Emotionale Verwicklungen des Therapeuten:
Unerfahrenheit, eigene Bedürfnisse (besonders sexuelle) bieten die Gefahr,
nicht offen, unbestechlich und frei in die Beziehung mit dem Klienten zu
gehen. Gegenübertragungsgefühle an sich müssen einer erfolgreichen
Therapie nicht im Wege stehen, aber sie gehören reflektiert. Die Gefühle
des Therapeuten als Reaktion auf das Klientenverhalten sind wesentliche
Momente einer Therapie, aber nur solange sie nicht verdunkelt werden
durch die eigene Problematik des Therapeuten.
Aversion:
Wenn der Therapeut einen Klienten nicht riechen kann, ist Vorsicht
geboten. Das Geruchsorgan empfindet sehr intim und persönlichkeitsnah.

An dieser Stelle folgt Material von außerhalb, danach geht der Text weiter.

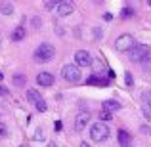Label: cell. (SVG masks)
I'll return each instance as SVG.
<instances>
[{
	"mask_svg": "<svg viewBox=\"0 0 151 147\" xmlns=\"http://www.w3.org/2000/svg\"><path fill=\"white\" fill-rule=\"evenodd\" d=\"M54 55H55V48H54V46L48 44V42H42V44L35 50L33 57H35L37 63H46V61H52Z\"/></svg>",
	"mask_w": 151,
	"mask_h": 147,
	"instance_id": "1",
	"label": "cell"
},
{
	"mask_svg": "<svg viewBox=\"0 0 151 147\" xmlns=\"http://www.w3.org/2000/svg\"><path fill=\"white\" fill-rule=\"evenodd\" d=\"M149 55H151V48L147 44H136L128 52V59L132 63H142L145 57H149Z\"/></svg>",
	"mask_w": 151,
	"mask_h": 147,
	"instance_id": "2",
	"label": "cell"
},
{
	"mask_svg": "<svg viewBox=\"0 0 151 147\" xmlns=\"http://www.w3.org/2000/svg\"><path fill=\"white\" fill-rule=\"evenodd\" d=\"M61 77L65 78L67 82H71V84H77V82H81L82 73L77 65H63L61 67Z\"/></svg>",
	"mask_w": 151,
	"mask_h": 147,
	"instance_id": "3",
	"label": "cell"
},
{
	"mask_svg": "<svg viewBox=\"0 0 151 147\" xmlns=\"http://www.w3.org/2000/svg\"><path fill=\"white\" fill-rule=\"evenodd\" d=\"M90 138L94 141H105L109 138V126L103 124V122H96V124L90 126Z\"/></svg>",
	"mask_w": 151,
	"mask_h": 147,
	"instance_id": "4",
	"label": "cell"
},
{
	"mask_svg": "<svg viewBox=\"0 0 151 147\" xmlns=\"http://www.w3.org/2000/svg\"><path fill=\"white\" fill-rule=\"evenodd\" d=\"M136 46V40H134L132 34H121V37L115 40V48L119 52H130Z\"/></svg>",
	"mask_w": 151,
	"mask_h": 147,
	"instance_id": "5",
	"label": "cell"
},
{
	"mask_svg": "<svg viewBox=\"0 0 151 147\" xmlns=\"http://www.w3.org/2000/svg\"><path fill=\"white\" fill-rule=\"evenodd\" d=\"M27 99H29V101L33 103L35 107H37V111H40V113H44V111L48 109V105H46L44 98L38 94V90H29V92H27Z\"/></svg>",
	"mask_w": 151,
	"mask_h": 147,
	"instance_id": "6",
	"label": "cell"
},
{
	"mask_svg": "<svg viewBox=\"0 0 151 147\" xmlns=\"http://www.w3.org/2000/svg\"><path fill=\"white\" fill-rule=\"evenodd\" d=\"M75 65L81 69V67H90L92 65V55L88 54L86 50H78L75 54Z\"/></svg>",
	"mask_w": 151,
	"mask_h": 147,
	"instance_id": "7",
	"label": "cell"
},
{
	"mask_svg": "<svg viewBox=\"0 0 151 147\" xmlns=\"http://www.w3.org/2000/svg\"><path fill=\"white\" fill-rule=\"evenodd\" d=\"M88 122H90V113L88 111H81V113L77 115V118H75V130H77V132H82Z\"/></svg>",
	"mask_w": 151,
	"mask_h": 147,
	"instance_id": "8",
	"label": "cell"
},
{
	"mask_svg": "<svg viewBox=\"0 0 151 147\" xmlns=\"http://www.w3.org/2000/svg\"><path fill=\"white\" fill-rule=\"evenodd\" d=\"M75 11V4L69 2V0H63V2H58V14L59 15H71Z\"/></svg>",
	"mask_w": 151,
	"mask_h": 147,
	"instance_id": "9",
	"label": "cell"
},
{
	"mask_svg": "<svg viewBox=\"0 0 151 147\" xmlns=\"http://www.w3.org/2000/svg\"><path fill=\"white\" fill-rule=\"evenodd\" d=\"M37 82L40 86H52L54 84V75L48 73V71H42V73L37 75Z\"/></svg>",
	"mask_w": 151,
	"mask_h": 147,
	"instance_id": "10",
	"label": "cell"
},
{
	"mask_svg": "<svg viewBox=\"0 0 151 147\" xmlns=\"http://www.w3.org/2000/svg\"><path fill=\"white\" fill-rule=\"evenodd\" d=\"M121 103L117 101V99H107L105 103H103V111H107V113H115V111H121Z\"/></svg>",
	"mask_w": 151,
	"mask_h": 147,
	"instance_id": "11",
	"label": "cell"
},
{
	"mask_svg": "<svg viewBox=\"0 0 151 147\" xmlns=\"http://www.w3.org/2000/svg\"><path fill=\"white\" fill-rule=\"evenodd\" d=\"M130 141H132V136H130L126 130H119V143H121L122 147H128L130 145Z\"/></svg>",
	"mask_w": 151,
	"mask_h": 147,
	"instance_id": "12",
	"label": "cell"
},
{
	"mask_svg": "<svg viewBox=\"0 0 151 147\" xmlns=\"http://www.w3.org/2000/svg\"><path fill=\"white\" fill-rule=\"evenodd\" d=\"M0 11H2L4 15H12V14H14V4L2 2V4H0Z\"/></svg>",
	"mask_w": 151,
	"mask_h": 147,
	"instance_id": "13",
	"label": "cell"
},
{
	"mask_svg": "<svg viewBox=\"0 0 151 147\" xmlns=\"http://www.w3.org/2000/svg\"><path fill=\"white\" fill-rule=\"evenodd\" d=\"M12 38H14L15 42L23 40V38H25V29H23V27H17V29L14 31V34H12Z\"/></svg>",
	"mask_w": 151,
	"mask_h": 147,
	"instance_id": "14",
	"label": "cell"
},
{
	"mask_svg": "<svg viewBox=\"0 0 151 147\" xmlns=\"http://www.w3.org/2000/svg\"><path fill=\"white\" fill-rule=\"evenodd\" d=\"M140 67H142V71H145V73H151V55H149V57H145L144 61L140 63Z\"/></svg>",
	"mask_w": 151,
	"mask_h": 147,
	"instance_id": "15",
	"label": "cell"
},
{
	"mask_svg": "<svg viewBox=\"0 0 151 147\" xmlns=\"http://www.w3.org/2000/svg\"><path fill=\"white\" fill-rule=\"evenodd\" d=\"M25 82H27L25 75H15V77H14V84L15 86H25Z\"/></svg>",
	"mask_w": 151,
	"mask_h": 147,
	"instance_id": "16",
	"label": "cell"
},
{
	"mask_svg": "<svg viewBox=\"0 0 151 147\" xmlns=\"http://www.w3.org/2000/svg\"><path fill=\"white\" fill-rule=\"evenodd\" d=\"M100 118H101V120H103V124H105V122L107 120H113V115H111V113H107V111H101V113H100Z\"/></svg>",
	"mask_w": 151,
	"mask_h": 147,
	"instance_id": "17",
	"label": "cell"
},
{
	"mask_svg": "<svg viewBox=\"0 0 151 147\" xmlns=\"http://www.w3.org/2000/svg\"><path fill=\"white\" fill-rule=\"evenodd\" d=\"M132 14H134L132 8H124V10H122V14H121V17L122 19H128V17H132Z\"/></svg>",
	"mask_w": 151,
	"mask_h": 147,
	"instance_id": "18",
	"label": "cell"
},
{
	"mask_svg": "<svg viewBox=\"0 0 151 147\" xmlns=\"http://www.w3.org/2000/svg\"><path fill=\"white\" fill-rule=\"evenodd\" d=\"M144 101H145L144 105L151 111V92H145V94H144Z\"/></svg>",
	"mask_w": 151,
	"mask_h": 147,
	"instance_id": "19",
	"label": "cell"
},
{
	"mask_svg": "<svg viewBox=\"0 0 151 147\" xmlns=\"http://www.w3.org/2000/svg\"><path fill=\"white\" fill-rule=\"evenodd\" d=\"M124 80H126V84H128V86H132V84H134V78H132V73H124Z\"/></svg>",
	"mask_w": 151,
	"mask_h": 147,
	"instance_id": "20",
	"label": "cell"
},
{
	"mask_svg": "<svg viewBox=\"0 0 151 147\" xmlns=\"http://www.w3.org/2000/svg\"><path fill=\"white\" fill-rule=\"evenodd\" d=\"M8 134V128H6V124H2V122H0V138H4Z\"/></svg>",
	"mask_w": 151,
	"mask_h": 147,
	"instance_id": "21",
	"label": "cell"
},
{
	"mask_svg": "<svg viewBox=\"0 0 151 147\" xmlns=\"http://www.w3.org/2000/svg\"><path fill=\"white\" fill-rule=\"evenodd\" d=\"M46 10H52V8H58V2H44Z\"/></svg>",
	"mask_w": 151,
	"mask_h": 147,
	"instance_id": "22",
	"label": "cell"
},
{
	"mask_svg": "<svg viewBox=\"0 0 151 147\" xmlns=\"http://www.w3.org/2000/svg\"><path fill=\"white\" fill-rule=\"evenodd\" d=\"M33 25L38 29V27H40V19H38V17H35V19H33Z\"/></svg>",
	"mask_w": 151,
	"mask_h": 147,
	"instance_id": "23",
	"label": "cell"
},
{
	"mask_svg": "<svg viewBox=\"0 0 151 147\" xmlns=\"http://www.w3.org/2000/svg\"><path fill=\"white\" fill-rule=\"evenodd\" d=\"M54 128H55V132H59V130H61V122H55V124H54Z\"/></svg>",
	"mask_w": 151,
	"mask_h": 147,
	"instance_id": "24",
	"label": "cell"
},
{
	"mask_svg": "<svg viewBox=\"0 0 151 147\" xmlns=\"http://www.w3.org/2000/svg\"><path fill=\"white\" fill-rule=\"evenodd\" d=\"M103 19H107V21H111V19H113V15H111V14H105V15H103Z\"/></svg>",
	"mask_w": 151,
	"mask_h": 147,
	"instance_id": "25",
	"label": "cell"
},
{
	"mask_svg": "<svg viewBox=\"0 0 151 147\" xmlns=\"http://www.w3.org/2000/svg\"><path fill=\"white\" fill-rule=\"evenodd\" d=\"M107 77H109V78H115V73H113V71L109 69V71H107Z\"/></svg>",
	"mask_w": 151,
	"mask_h": 147,
	"instance_id": "26",
	"label": "cell"
},
{
	"mask_svg": "<svg viewBox=\"0 0 151 147\" xmlns=\"http://www.w3.org/2000/svg\"><path fill=\"white\" fill-rule=\"evenodd\" d=\"M81 147H90V145L86 143V141H82V143H81Z\"/></svg>",
	"mask_w": 151,
	"mask_h": 147,
	"instance_id": "27",
	"label": "cell"
},
{
	"mask_svg": "<svg viewBox=\"0 0 151 147\" xmlns=\"http://www.w3.org/2000/svg\"><path fill=\"white\" fill-rule=\"evenodd\" d=\"M48 147H55V143H54V141H50V143H48Z\"/></svg>",
	"mask_w": 151,
	"mask_h": 147,
	"instance_id": "28",
	"label": "cell"
},
{
	"mask_svg": "<svg viewBox=\"0 0 151 147\" xmlns=\"http://www.w3.org/2000/svg\"><path fill=\"white\" fill-rule=\"evenodd\" d=\"M2 78H4V75H2V73H0V80H2Z\"/></svg>",
	"mask_w": 151,
	"mask_h": 147,
	"instance_id": "29",
	"label": "cell"
},
{
	"mask_svg": "<svg viewBox=\"0 0 151 147\" xmlns=\"http://www.w3.org/2000/svg\"><path fill=\"white\" fill-rule=\"evenodd\" d=\"M19 147H27V145H19Z\"/></svg>",
	"mask_w": 151,
	"mask_h": 147,
	"instance_id": "30",
	"label": "cell"
},
{
	"mask_svg": "<svg viewBox=\"0 0 151 147\" xmlns=\"http://www.w3.org/2000/svg\"><path fill=\"white\" fill-rule=\"evenodd\" d=\"M128 147H130V145H128Z\"/></svg>",
	"mask_w": 151,
	"mask_h": 147,
	"instance_id": "31",
	"label": "cell"
}]
</instances>
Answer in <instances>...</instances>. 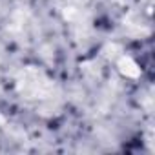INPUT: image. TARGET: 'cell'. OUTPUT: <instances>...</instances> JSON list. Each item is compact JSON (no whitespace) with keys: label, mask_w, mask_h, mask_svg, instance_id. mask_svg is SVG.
<instances>
[{"label":"cell","mask_w":155,"mask_h":155,"mask_svg":"<svg viewBox=\"0 0 155 155\" xmlns=\"http://www.w3.org/2000/svg\"><path fill=\"white\" fill-rule=\"evenodd\" d=\"M17 86H18V91L28 99H48V97H51V93L55 90L53 82L42 71H38L35 68H26L20 73Z\"/></svg>","instance_id":"obj_1"},{"label":"cell","mask_w":155,"mask_h":155,"mask_svg":"<svg viewBox=\"0 0 155 155\" xmlns=\"http://www.w3.org/2000/svg\"><path fill=\"white\" fill-rule=\"evenodd\" d=\"M119 68H120V71H122L126 77H139V73H140L139 66H137L130 57H122L120 62H119Z\"/></svg>","instance_id":"obj_2"}]
</instances>
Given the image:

Wenn aversive Gefühle auftreten, der Therapeut den Klienten nicht
riechen kann, scheint es mir unmöglich zu sein, dass der Therapeut über
seinen Schatten springt und sich zwingt, etwas zu geben, was er nicht
gerne gibt. Es besteht die Chance, im Gespräch zu klären, was einer
körperlichen Nähe im Wege steht, auch wenn dieses Vorgehen keine
Garantie bedeutet, alle Behinderungen aus dem Wege zu räumen. Die
Respektierung dieses Umstandes, also die Beibehaltung einer gewissen
Distanz, ist angezeigt und muss einem Therapieerfolg keineswegs im
Wege stehen.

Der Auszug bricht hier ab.